Но на самом деле наш отряд располагался на вершине горы напротив Артей, расположенных под нами за рекой. А у нас тут с краю был лес, спуск к реке Уфа, и несколько сараев из досок, в которых мы и жили (в трёх) и работали (в трёх) а в центре поля перед сараями я лично вырыл лопатой яму кубической формы 2х2х2 метра и в центре её на дне был установлен сверхчувствительный датчик волн к которому тянулись провода от самописцев на светодиодах. Весь прибор со светодиодами стоял в сарае и в нём вращался медленно-медленно барабан с фотографической бумагой и я моя работа заключалась в том, чтобы после смены заправки проявлять эти рулоны фотобумаги, на которой фиксировались волны, приходящие на наш датчик со всей планеты. Землятрясение в Аргентине? Вот сообщение в «Известиях». В нём точные координаты и точное время. Находим это время на нашем рулоне и видим пучки возмущенных волн! Мы принадлежали Уральскому филиалу Академии наук СССР. Исследования вёл в частности и Валерий Кормильцев.

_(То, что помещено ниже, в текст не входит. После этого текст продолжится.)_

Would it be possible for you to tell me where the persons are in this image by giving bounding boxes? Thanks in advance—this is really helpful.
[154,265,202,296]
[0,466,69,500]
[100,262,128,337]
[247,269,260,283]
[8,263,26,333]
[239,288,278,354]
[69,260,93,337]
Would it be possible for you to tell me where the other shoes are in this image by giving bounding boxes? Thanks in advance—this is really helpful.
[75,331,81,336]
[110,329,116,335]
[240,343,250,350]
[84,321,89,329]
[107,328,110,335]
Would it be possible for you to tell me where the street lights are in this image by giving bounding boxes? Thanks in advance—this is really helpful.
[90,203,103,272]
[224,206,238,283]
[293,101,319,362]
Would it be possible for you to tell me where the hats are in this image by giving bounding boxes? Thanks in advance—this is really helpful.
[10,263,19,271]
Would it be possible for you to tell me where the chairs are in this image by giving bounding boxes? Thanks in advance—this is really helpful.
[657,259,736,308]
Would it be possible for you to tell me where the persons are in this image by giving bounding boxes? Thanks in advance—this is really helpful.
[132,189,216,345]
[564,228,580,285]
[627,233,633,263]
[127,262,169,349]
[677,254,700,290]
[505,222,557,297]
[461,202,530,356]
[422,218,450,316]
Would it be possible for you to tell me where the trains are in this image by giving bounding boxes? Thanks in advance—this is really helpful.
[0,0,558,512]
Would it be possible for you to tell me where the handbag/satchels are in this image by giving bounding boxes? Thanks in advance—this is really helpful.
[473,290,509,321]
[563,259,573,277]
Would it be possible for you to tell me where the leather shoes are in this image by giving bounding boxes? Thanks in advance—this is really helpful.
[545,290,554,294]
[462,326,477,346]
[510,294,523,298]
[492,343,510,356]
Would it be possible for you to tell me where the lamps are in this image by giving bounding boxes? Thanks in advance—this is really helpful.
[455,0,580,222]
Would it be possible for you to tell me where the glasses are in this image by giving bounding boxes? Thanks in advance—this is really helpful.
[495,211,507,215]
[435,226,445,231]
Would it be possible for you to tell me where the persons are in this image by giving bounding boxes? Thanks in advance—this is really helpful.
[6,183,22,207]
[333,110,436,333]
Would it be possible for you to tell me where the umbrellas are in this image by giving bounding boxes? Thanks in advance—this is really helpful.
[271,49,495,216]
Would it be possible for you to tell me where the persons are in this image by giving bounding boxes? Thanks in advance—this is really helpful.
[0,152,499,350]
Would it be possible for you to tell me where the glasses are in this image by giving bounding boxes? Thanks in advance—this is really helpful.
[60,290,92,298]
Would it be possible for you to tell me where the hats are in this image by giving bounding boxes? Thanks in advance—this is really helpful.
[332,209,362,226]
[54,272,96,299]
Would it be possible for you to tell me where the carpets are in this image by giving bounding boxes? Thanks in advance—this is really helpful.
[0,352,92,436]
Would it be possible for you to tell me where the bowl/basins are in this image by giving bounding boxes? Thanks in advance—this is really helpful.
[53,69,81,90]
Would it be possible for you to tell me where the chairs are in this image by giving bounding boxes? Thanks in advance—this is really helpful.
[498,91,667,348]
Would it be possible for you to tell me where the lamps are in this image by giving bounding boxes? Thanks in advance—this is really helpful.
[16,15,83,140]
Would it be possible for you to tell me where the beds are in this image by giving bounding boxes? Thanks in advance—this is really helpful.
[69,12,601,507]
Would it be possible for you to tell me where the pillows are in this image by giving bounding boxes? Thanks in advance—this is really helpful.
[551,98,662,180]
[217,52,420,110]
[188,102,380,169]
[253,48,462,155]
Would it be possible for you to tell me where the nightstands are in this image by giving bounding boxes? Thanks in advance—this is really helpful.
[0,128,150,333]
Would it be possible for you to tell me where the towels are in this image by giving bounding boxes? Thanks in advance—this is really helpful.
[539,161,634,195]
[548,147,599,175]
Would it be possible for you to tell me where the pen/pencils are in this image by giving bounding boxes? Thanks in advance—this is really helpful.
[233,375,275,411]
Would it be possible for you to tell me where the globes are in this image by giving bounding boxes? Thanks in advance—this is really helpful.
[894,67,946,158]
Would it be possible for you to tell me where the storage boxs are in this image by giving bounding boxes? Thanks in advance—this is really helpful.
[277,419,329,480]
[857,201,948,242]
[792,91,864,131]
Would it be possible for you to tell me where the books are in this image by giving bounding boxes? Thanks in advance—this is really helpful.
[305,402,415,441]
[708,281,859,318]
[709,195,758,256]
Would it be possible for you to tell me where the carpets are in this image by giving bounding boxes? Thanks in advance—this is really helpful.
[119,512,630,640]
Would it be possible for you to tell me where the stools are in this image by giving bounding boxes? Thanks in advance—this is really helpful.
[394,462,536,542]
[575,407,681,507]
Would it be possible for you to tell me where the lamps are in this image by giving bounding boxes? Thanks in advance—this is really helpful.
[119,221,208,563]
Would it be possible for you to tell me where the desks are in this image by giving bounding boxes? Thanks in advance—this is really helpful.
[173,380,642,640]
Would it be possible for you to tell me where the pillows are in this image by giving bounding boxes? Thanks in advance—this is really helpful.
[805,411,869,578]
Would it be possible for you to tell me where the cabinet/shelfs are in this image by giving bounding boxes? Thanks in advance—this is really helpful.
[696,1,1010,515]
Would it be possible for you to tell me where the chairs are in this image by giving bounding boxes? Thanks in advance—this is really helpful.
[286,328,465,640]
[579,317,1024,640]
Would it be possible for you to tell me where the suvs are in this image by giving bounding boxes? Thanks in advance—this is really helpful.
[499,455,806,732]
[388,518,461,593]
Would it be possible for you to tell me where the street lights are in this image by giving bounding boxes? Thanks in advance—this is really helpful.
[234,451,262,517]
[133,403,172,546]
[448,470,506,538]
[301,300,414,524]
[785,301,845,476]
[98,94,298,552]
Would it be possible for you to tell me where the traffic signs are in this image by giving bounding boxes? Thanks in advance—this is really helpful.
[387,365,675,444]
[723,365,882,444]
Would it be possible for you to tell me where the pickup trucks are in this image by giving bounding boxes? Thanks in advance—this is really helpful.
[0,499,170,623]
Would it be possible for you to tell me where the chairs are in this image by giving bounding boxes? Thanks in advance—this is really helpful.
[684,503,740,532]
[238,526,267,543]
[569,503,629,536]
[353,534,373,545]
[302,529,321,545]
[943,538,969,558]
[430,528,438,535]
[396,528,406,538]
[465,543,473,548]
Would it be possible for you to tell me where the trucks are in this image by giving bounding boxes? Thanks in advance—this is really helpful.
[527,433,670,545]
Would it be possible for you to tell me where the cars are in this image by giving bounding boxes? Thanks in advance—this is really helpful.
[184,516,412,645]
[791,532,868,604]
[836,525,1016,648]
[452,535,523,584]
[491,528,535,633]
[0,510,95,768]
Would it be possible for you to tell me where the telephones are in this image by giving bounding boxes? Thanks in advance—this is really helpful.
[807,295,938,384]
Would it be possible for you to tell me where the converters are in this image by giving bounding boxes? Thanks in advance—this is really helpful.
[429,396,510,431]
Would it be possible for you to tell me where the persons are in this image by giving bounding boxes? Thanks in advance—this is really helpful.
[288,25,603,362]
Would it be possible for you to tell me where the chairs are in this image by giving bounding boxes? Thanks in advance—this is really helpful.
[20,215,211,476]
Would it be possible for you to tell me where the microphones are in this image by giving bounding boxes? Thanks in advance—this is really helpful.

Вскоре он будет доктором наук! Наш отряд возглавляла моя мама. Так я приобщался к большой геофизике! Так что этой работой тем летом я горжусь. Всё лето с утра до вечера в своем затемнённом максимально сарае я в полной темноте проявлял и проявлял бесконечные рулоны крутя их то в проявителе, то в проточной воде то в закрепителе. В темноте и на ощупь. Но работал я качественно и не запорол за всё лето ни одного рулона! Через три года в Артях родится мой будущий ученик Александр Шорин, воспевший мою маму, как Порфи.
22 ноября 1968 года не станет моей бабушки, Ольги Александровны, непосредственно причастной к появлению у меня моей Трудовой книжки.
Несколько любопытных деталей.
В официальной истории Артинского научного центра рассказывается о его появлении чуть ли не в 1969 году. Вчитайтесь в запись в моей трудовой! Летом 1968-го года УФАН вовсю осваивал эту территорию и мы отслеживали приходящие волны со всей поверхности земного шара! А спустя четверть века песни сына Валеры Кормильцева будет петь вся страна!
Когда я копал яму под наш датчик, рабочие отряда загорали тут же, мы общались. Это были молодые еще мужики до пятидесятилетнего возраста. Двое брали Берлин!! Я спросил их о том, какое у них тогда в сорок пятом было настроение. Их ответ меня потряс:
- Техника у нас была такая что могли бы легко дойти и до Мадрида! Но Сталин остановил! А настроение такое было!
Мне было пятнадцать лет и я понятия не имел, сколько мне осталось жить на свете. По мнению бабушки и ряда свердловских светил медицины доживание до двадцатилетия расценивалось как чудо. И потому наверное я не работал на далёкую перспективу. Сегодня я бы забросал их вопросами. Но это сегодня. А тогда… Моя первая поездка в Арти была полётом из аэропорта Уктус на Як-4 в кабинке с пилотом! Эти сорок минут мне не забыть никогда! Такой болтанки в воздухе более не встретил ни разу. И потому Арти – моё самое светлое воспоминание из Трудовой книжки вплоть до четвёртой торцовки!
Вы только представьте: черная пречёрная комната, черная пречерная ткань, ни одной святящейся точки, я всё кручу и кручу рулон фотобумаги на ощупь то в одной ванночке с раствором, то в другой. И так день за днём! Всё лето! А воспоминание светлое!
И всё равно это сказка! Шесть утра! Кросс к реке Уфе по лесу вниз. Купание! Кросс к лагерю назад вверх! Завтрак! И до вечера только я, тишина и тьма!